Matthew Sag (Loyola University Chicago School of Law) has posted Orphan Works as Grist for the Data Mill on SSRN. Here is the abstract:
The phenomenon of library digitization in general, and the digitization of so-called ‘orphan works’ in particular, raises many important copyright law questions. However, as this article explains, correctly understood, there is no orphan works problem for certain kinds of library digitization.
The distinction between expressive and nonexpressive works is already well recognized in copyright law as the gatekeeper to copyright protection — novels are protected by copyright, telephone books and other uncreative compilations of data are not. The same distinction should generally be made in relation to potential acts of infringement.
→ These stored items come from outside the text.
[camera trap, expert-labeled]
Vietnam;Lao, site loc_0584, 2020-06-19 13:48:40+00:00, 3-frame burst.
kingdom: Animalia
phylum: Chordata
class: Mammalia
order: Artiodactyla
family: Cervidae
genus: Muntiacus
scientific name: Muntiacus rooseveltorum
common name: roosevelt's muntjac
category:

Preserving the functional force of the idea–expression distinction in the digital context requires that copying for purely nonexpressive purposes (also referred to as non-consumptive use), such as the automated extraction of data, should not be regarded as infringing.
The nonexpressive use of copyrighted works has tremendous potential social value: it makes search engines possible, it provides an important data source for research in computational linguistics, automated translation and natural language processing. And increasingly, the macro-analysis of text is being used in fields such as the study of literature itself. So long as digitization is confined to data processing applications that do not result in infringing expressive or consumptive uses of individual works, there is no orphan works problem because the exclusive rights of the copyright owner are limited to the expressive elements of their works and the expressive uses of their works.